La subvención permitirá adquirir el histórico Museo Vivo de La Gañanía y garantizar la continuidad de un proyecto cultural que conserva la memoria rural de La Aldea desde hace más de cuatro décadas
El Gobierno de Canarias ha dado un importante paso para proteger el patrimonio cultural y etnográfico del Archipiélago al destinar 200.000 euros a la adquisición del Museo Vivo de La Gañanía, uno de los espacios más representativos de la Red de Museos Vivos de La Aldea de San Nicolás, en Gran Canaria.
La ayuda, concedida por la Consejería de Universidades, Ciencia e Innovación y Cultura, permitirá a la Fundación Canaria Proyecto Comunitario de La Aldea asegurar la continuidad de este singular espacio que recrea la vida tradicional del mundo rural canario y que se ha convertido en una referencia para la conservación de la memoria colectiva del municipio.
Un museo que mantiene viva la historia de Canarias

El Museo Vivo de La Gañanía constituye un auténtico viaje al pasado, mostrando cómo era la vida vinculada a la agricultura y la ganadería en las zonas rurales de Gran Canaria.
A través de este espacio, vecinos y visitantes pueden conocer de primera mano las costumbres, herramientas, oficios y formas de vida que marcaron durante generaciones el desarrollo de La Aldea y de buena parte del mundo rural canario.
La subvención permitirá no solo la compra del inmueble, sino también realizar obras de conservación en la cubierta del edificio para garantizar su estabilidad y preservar este legado cultural para las futuras generaciones.

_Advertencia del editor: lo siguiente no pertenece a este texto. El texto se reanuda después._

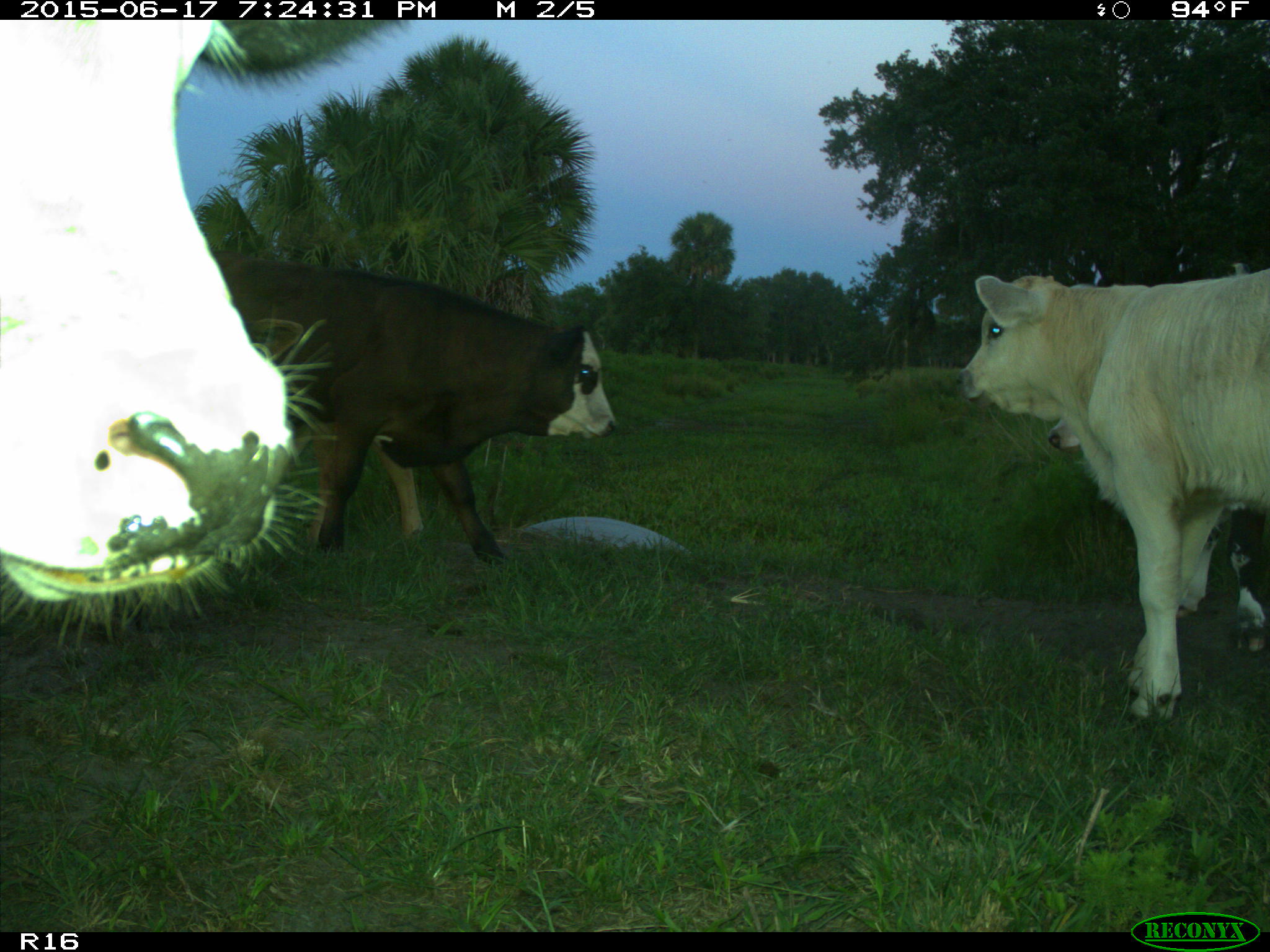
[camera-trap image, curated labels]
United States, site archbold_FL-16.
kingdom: Animalia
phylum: Chordata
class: Mammalia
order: Artiodactyla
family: Bovidae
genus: Bos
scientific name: Bos taurus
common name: domestic cow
Bos taurus (domestic cow).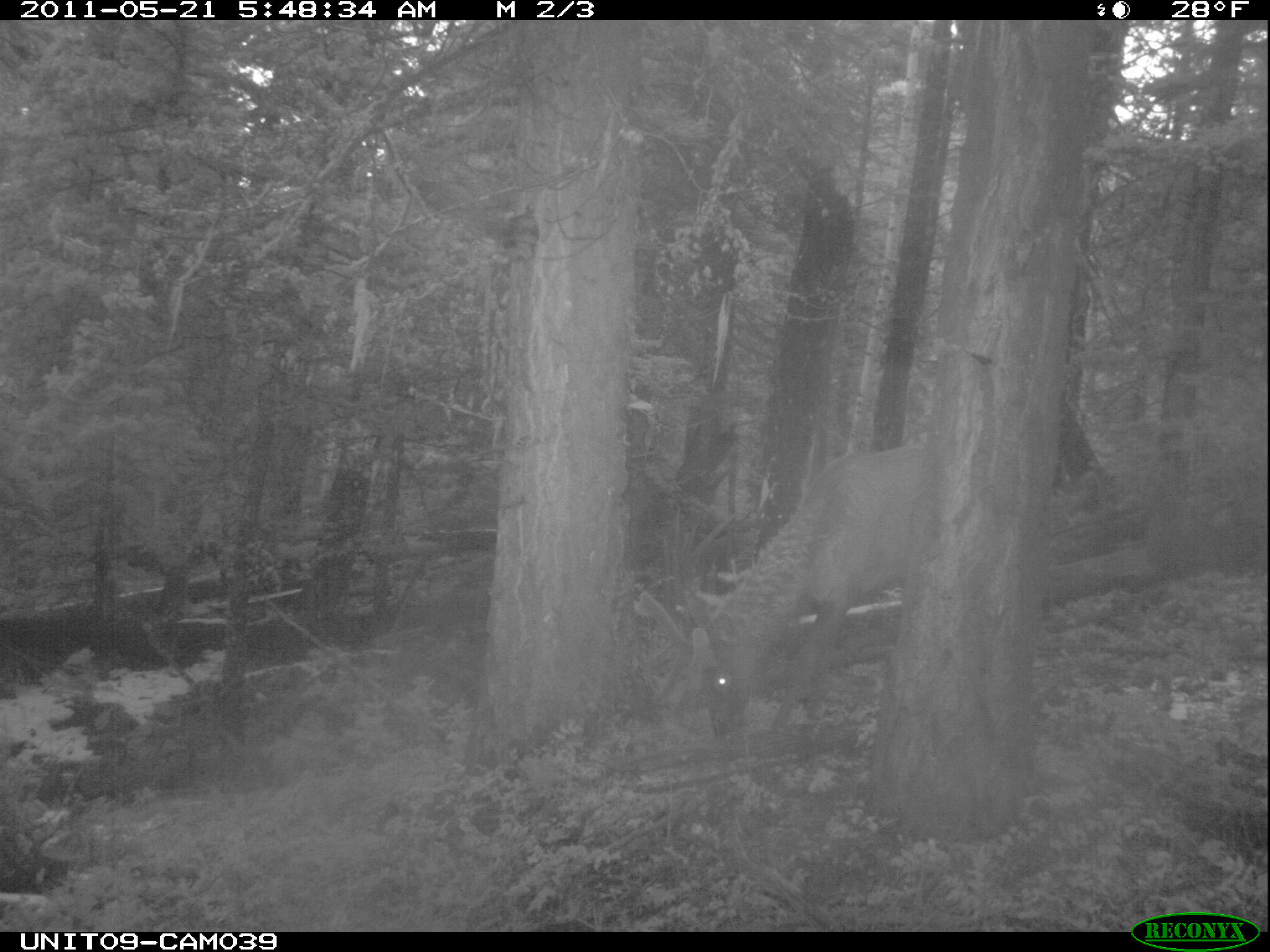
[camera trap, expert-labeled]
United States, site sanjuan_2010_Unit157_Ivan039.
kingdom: Animalia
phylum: Chordata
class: Mammalia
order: Artiodactyla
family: Cervidae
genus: Cervus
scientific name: Cervus elaphus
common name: red deer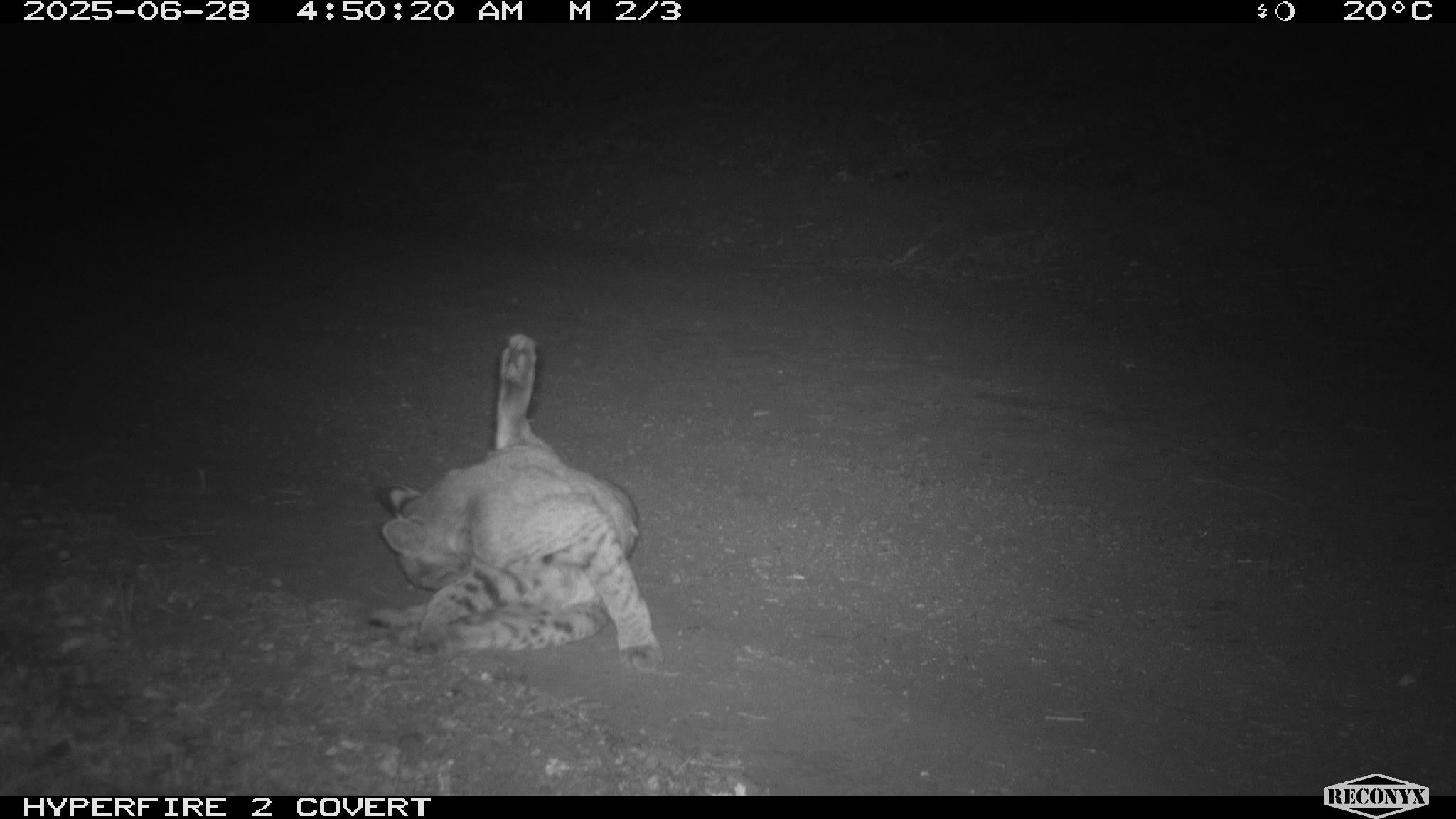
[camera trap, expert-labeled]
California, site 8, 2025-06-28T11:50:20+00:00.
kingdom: Animalia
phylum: Chordata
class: Mammalia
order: Carnivora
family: Felidae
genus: Lynx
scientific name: Lynx rufus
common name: bobcat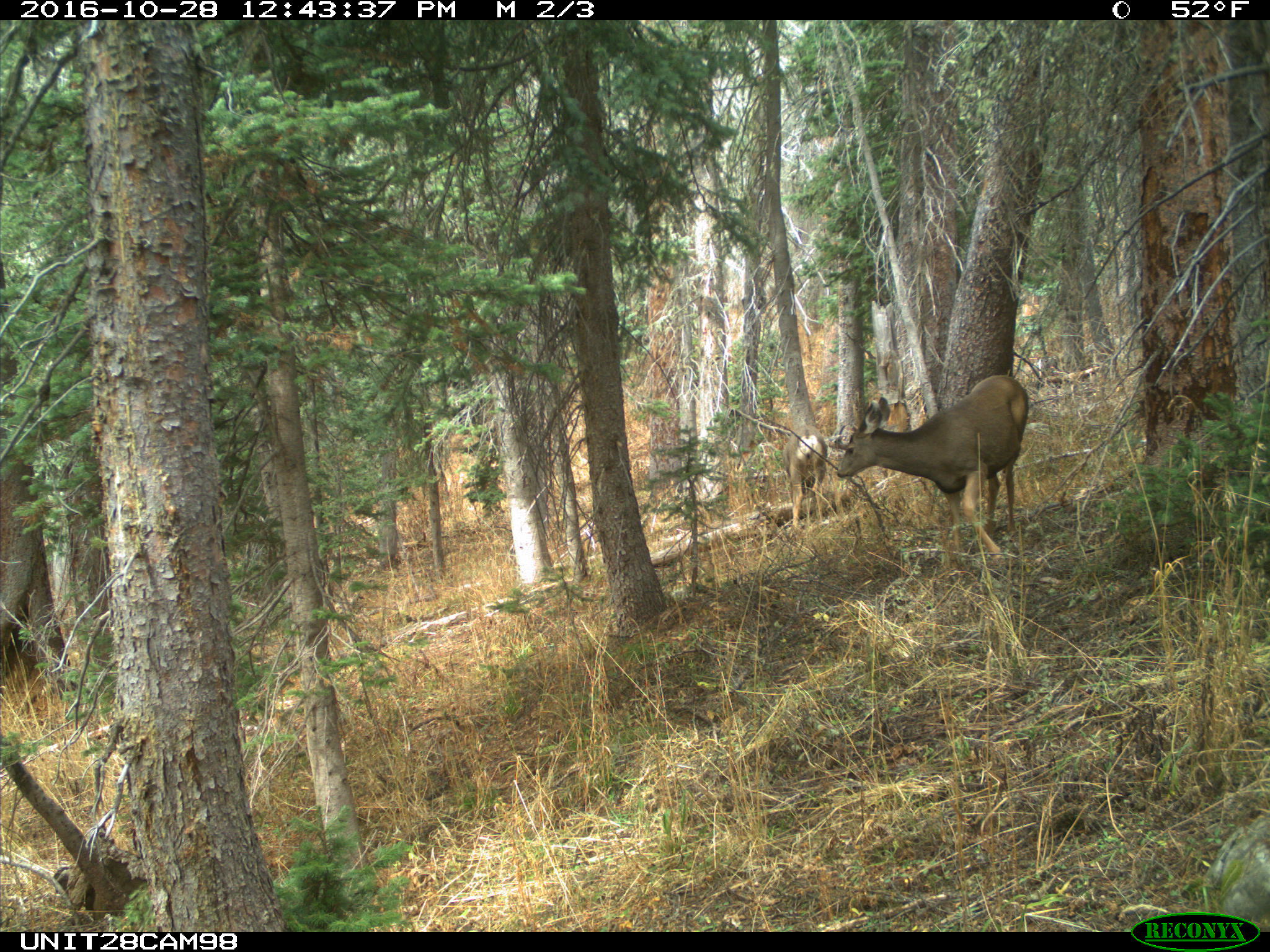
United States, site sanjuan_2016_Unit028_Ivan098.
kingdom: Animalia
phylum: Chordata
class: Mammalia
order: Artiodactyla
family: Cervidae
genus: Odocoileus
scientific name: Odocoileus hemionus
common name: mule deer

Más de 40 años protegiendo la identidad de La Aldea
La Fundación Canaria Proyecto Comunitario de La Aldea lleva más de cuatro décadas trabajando en la recuperación y difusión del patrimonio cultural del municipio.
Actualmente gestiona una red compuesta por dieciséis espacios museísticos, donde se recrean escenas de la vida cotidiana de épocas pasadas y se desarrollan actividades educativas destinadas a transmitir los conocimientos tradicionales de Canarias.
Estos espacios se han convertido en auténticos «museos vivos», donde la cultura popular no solo se exhibe, sino que también se explica, se interpreta y se mantiene activa gracias a la implicación de la comunidad local.
Migdalia Machín destaca el valor de la iniciativa
La consejera de Universidades, Ciencia e Innovación y Cultura, Migdalia Machín, destacó que esta actuación representa una herramienta fundamental para proteger el patrimonio cultural canario.
Según explicó, la adquisición del inmueble y las actuaciones de conservación previstas permitirán salvaguardar el legado etnográfico del municipio y recuperar la memoria colectiva de generaciones enteras.
Además, reafirmó el compromiso del Gobierno autonómico con las entidades que trabajan en la conservación de la identidad cultural del Archipiélago.
«El Gobierno de Canarias estará siempre al lado de los colectivos que custodian nuestra identidad, ofreciendo el apoyo necesario para que estas experiencias didácticas sigan vivas y no se ponga en riesgo su continuidad», señaló la consejera.
Un referente en la conservación del patrimonio canario
La Fundación Canaria Proyecto Comunitario de La Aldea nació con el objetivo de proteger, conservar y difundir el patrimonio cultural tangible e intangible de Canarias.
Entre sus principales líneas de trabajo destacan la catalogación del patrimonio etnográfico, la formación de educadores, la organización de actividades relacionadas con la cultura tradicional y el impulso del asociacionismo femenino en el medio rural.
Además, la entidad asesora a instituciones y organismos interesados en la preservación del patrimonio cultural canario y en la puesta en valor de las tradiciones locales.
Una inversión para preservar la memoria de las Islas
La concesión de esta subvención se enmarca en la estrategia del Gobierno de Canarias para reforzar la protección del patrimonio histórico y cultural del Archipiélago, en línea con los objetivos recogidos en la Ley de Patrimonio Cultural de Canarias.
Con esta inversión, el Ejecutivo autonómico garantiza la continuidad de uno de los proyectos etnográficos más singulares de las Islas, asegurando que las futuras generaciones puedan seguir conociendo cómo vivían, trabajaban y se relacionaban quienes construyeron la historia de La Aldea y de Canarias.